Lossless and Reversible Data Hiding in Encrypted Images

Abstract

This paper proposes a lossless, a reversible, and a combined data hiding schemes for ciphertext images encrypted by public key cryptosystems with probabilistic and homomorphic properties. In the lossless scheme, the ciphertext pixels are replaced with new values to embed the additional data into several LSB-planes of ciphertext pixels by multi-layer wet paper coding. Lossless Reversible Data in Encrypted Images .Then, the embedded data can be directly extracted from the encrypted domain, and the data embedding operation does not affect the decryption of original plaintext image. In the reversible scheme, a preprocessing is employed to shrink the image histogram before image encryption, so that the modification on encrypted images for data embedding will not cause any pixel oversaturation in plaintext domain. Although a slight distortion is introduced, the embedded data can be extracted and the original image can be recovered from the directly decrypted image. Due to the compatibility between the lossless and reversible schemes, the data embedding operations in the two manners can be simultaneously performed in an encrypted image. With the combined technique, a receiver may extract a part of embedded data before decryption, and extract another part of embedded data and recover the original plaintext image after decryption.

Lossless Reversible Data in Encrypted Images

CHAPTER 1 –INTRODUCTION

Encryption and data hiding are two effective means of data protection. While the encryption techniques convert plaintext content into unreadable ciphertext, the data hiding techniques embed additional data into cover media by introducing slight modifications. In some distortion-unacceptable scenarios, data hiding may be performed with a lossless or reversible manner. Although the terms “lossless” and “reversible” have a same meaning in a set of previous references, we would distinguish them in this work. We say a data hiding method is lossless if the display of cover signal containing embedded data is same as that of original cover even though the cover data have been modified for data embedding.

For example, in the pixels with the most used color in a palette image are assigned to some unused color indices for carrying the additional data, and these indices are redirected to the most used color. This way, although the indices of these pixels are altered, the actual colors of the pixels are kept unchanged. On the other hand, we say a data hiding method is reversible if the original cover content can be perfectly recovered from the cover version containing embedded data even though a slight distortion has been introduced in data embedding procedure. A number of mechanisms, such as difference expansion, histogram shift and lossless compression, have been employed to develop the reversible data hiding techniques for digital images.

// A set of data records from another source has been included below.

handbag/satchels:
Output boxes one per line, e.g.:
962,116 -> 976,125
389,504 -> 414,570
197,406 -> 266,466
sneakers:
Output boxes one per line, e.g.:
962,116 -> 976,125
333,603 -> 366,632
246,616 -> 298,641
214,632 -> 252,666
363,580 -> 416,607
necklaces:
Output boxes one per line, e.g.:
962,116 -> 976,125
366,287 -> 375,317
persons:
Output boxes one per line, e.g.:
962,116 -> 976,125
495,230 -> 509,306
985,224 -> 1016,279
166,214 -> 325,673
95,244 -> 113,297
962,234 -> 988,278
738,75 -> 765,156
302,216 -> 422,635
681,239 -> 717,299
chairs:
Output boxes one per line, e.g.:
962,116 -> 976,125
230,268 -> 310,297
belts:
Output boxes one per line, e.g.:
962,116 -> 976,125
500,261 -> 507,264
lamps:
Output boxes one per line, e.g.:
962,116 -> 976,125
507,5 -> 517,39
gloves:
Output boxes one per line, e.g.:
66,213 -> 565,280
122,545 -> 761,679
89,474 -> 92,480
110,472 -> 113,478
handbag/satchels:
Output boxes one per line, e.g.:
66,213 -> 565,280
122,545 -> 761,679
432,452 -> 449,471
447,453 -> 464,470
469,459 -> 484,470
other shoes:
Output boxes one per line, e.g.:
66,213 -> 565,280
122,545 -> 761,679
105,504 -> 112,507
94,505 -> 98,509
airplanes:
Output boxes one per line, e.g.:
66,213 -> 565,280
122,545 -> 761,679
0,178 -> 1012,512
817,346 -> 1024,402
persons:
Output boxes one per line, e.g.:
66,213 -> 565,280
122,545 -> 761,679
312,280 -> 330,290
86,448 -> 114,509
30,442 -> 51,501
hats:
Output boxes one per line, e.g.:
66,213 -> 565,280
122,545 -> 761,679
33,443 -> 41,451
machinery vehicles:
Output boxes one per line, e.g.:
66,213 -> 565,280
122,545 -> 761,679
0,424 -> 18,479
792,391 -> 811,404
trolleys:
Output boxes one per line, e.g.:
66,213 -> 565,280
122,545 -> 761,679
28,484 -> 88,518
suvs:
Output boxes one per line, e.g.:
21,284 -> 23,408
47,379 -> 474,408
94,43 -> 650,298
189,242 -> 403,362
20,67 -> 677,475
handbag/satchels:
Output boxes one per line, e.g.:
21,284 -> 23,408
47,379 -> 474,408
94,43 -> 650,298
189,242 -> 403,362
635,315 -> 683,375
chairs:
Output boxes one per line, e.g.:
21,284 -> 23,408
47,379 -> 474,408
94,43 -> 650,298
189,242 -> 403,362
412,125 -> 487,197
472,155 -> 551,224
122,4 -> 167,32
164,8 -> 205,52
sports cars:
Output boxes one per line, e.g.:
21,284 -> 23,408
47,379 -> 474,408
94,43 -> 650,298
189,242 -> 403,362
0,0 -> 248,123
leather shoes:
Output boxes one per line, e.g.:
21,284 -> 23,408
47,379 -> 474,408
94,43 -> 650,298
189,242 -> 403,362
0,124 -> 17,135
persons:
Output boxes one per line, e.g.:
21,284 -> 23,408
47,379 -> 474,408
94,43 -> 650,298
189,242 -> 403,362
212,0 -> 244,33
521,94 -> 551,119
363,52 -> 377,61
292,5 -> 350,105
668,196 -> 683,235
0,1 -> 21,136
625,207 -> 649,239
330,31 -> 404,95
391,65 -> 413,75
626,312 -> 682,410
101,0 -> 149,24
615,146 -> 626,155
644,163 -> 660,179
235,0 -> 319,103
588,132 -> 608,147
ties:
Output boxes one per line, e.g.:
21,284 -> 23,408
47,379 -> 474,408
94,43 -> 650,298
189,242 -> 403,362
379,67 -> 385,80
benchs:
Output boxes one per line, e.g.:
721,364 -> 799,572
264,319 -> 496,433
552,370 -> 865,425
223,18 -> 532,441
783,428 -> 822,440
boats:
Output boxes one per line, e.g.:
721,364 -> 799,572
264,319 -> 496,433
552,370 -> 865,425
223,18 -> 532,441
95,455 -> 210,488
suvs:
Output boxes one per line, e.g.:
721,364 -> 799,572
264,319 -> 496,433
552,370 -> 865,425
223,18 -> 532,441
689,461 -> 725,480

Recently, several good prediction approaches and optimal transition probability under payload-distortion criterion have been introduced to improve the performance of reversible data hiding. Combination of data hiding and encryption has been studied in recent years. In some works, data hiding and encryption are jointed with a simple manner. For example, a part of cover data is used for carrying additional data and the rest data are encrypted for privacy protection. Alternatively, the additional data are embedded into a data space that is invariable to encryption operations. In another type of the works, data embedding is performed in encrypted domain, and an authorized receiver can recover the original plaintext cover image and extract the embedded data.

This technique is termed as reversible data hiding in encrypted images (RDHEI). In some scenarios, for securely sharing secret images, a content owner may encrypt the images before transmission, and an inferior assistant or a channel administrator hopes to append some additional messages, such as the origin information, image notations or authentication data, within the encrypted images though he does not know the image content. For example, when medical images have been encrypted for protecting the patient privacy, a database administrator may aim to embed the personal information into the corresponding encrypted images. Here, it may be hopeful that the original content can be recovered without any error after decryption and retrieve of additional message at receiver side.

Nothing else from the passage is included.